# Assigned task:
Would you restate word for word the lines of the listing, beginning at the first and ending with the line that holds "content_type: text/plain"?

# Dataset records:
####################

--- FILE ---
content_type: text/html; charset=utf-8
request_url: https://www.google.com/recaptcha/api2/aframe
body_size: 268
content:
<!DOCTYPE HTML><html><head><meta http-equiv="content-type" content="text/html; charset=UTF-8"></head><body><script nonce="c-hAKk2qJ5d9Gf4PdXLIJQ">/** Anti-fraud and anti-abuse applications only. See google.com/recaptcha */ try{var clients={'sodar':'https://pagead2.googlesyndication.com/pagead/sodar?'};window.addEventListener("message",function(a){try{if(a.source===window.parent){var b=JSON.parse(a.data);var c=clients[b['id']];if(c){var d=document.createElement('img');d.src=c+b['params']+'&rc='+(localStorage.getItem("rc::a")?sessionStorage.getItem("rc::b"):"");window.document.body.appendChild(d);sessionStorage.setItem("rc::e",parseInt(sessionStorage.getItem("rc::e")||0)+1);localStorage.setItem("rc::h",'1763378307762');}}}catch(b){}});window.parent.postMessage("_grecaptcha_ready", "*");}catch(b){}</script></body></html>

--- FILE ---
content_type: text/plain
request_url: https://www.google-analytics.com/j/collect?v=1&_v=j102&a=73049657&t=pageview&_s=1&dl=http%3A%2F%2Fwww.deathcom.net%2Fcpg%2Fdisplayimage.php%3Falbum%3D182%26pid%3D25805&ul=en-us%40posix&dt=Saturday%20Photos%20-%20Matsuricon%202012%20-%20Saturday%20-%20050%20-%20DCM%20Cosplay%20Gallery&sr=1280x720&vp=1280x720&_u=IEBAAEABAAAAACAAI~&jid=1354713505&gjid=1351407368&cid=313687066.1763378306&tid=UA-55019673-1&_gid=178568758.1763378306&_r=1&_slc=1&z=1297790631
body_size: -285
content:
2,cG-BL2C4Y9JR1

####################

# Reply:
--- FILE ---
content_type: text/html; charset=utf-8
request_url: https://www.google.com/recaptcha/api2/aframe
body_size: 268
content:
<!DOCTYPE HTML><html><head><meta http-equiv="content-type" content="text/html; charset=UTF-8"></head><body><script nonce="c-hAKk2qJ5d9Gf4PdXLIJQ">/** Anti-fraud and anti-abuse applications only. See google.com/recaptcha */ try{var clients={'sodar':'https://pagead2.googlesyndication.com/pagead/sodar?'};window.addEventListener("message",function(a){try{if(a.source===window.parent){var b=JSON.parse(a.data);var c=clients[b['id']];if(c){var d=document.createElement('img');d.src=c+b['params']+'&rc='+(localStorage.getItem("rc::a")?sessionStorage.getItem("rc::b"):"");window.document.body.appendChild(d);sessionStorage.setItem("rc::e",parseInt(sessionStorage.getItem("rc::e")||0)+1);localStorage.setItem("rc::h",'1763378307762');}}}catch(b){}});window.parent.postMessage("_grecaptcha_ready", "*");}catch(b){}</script></body></html>

--- FILE ---
content_type: text/plain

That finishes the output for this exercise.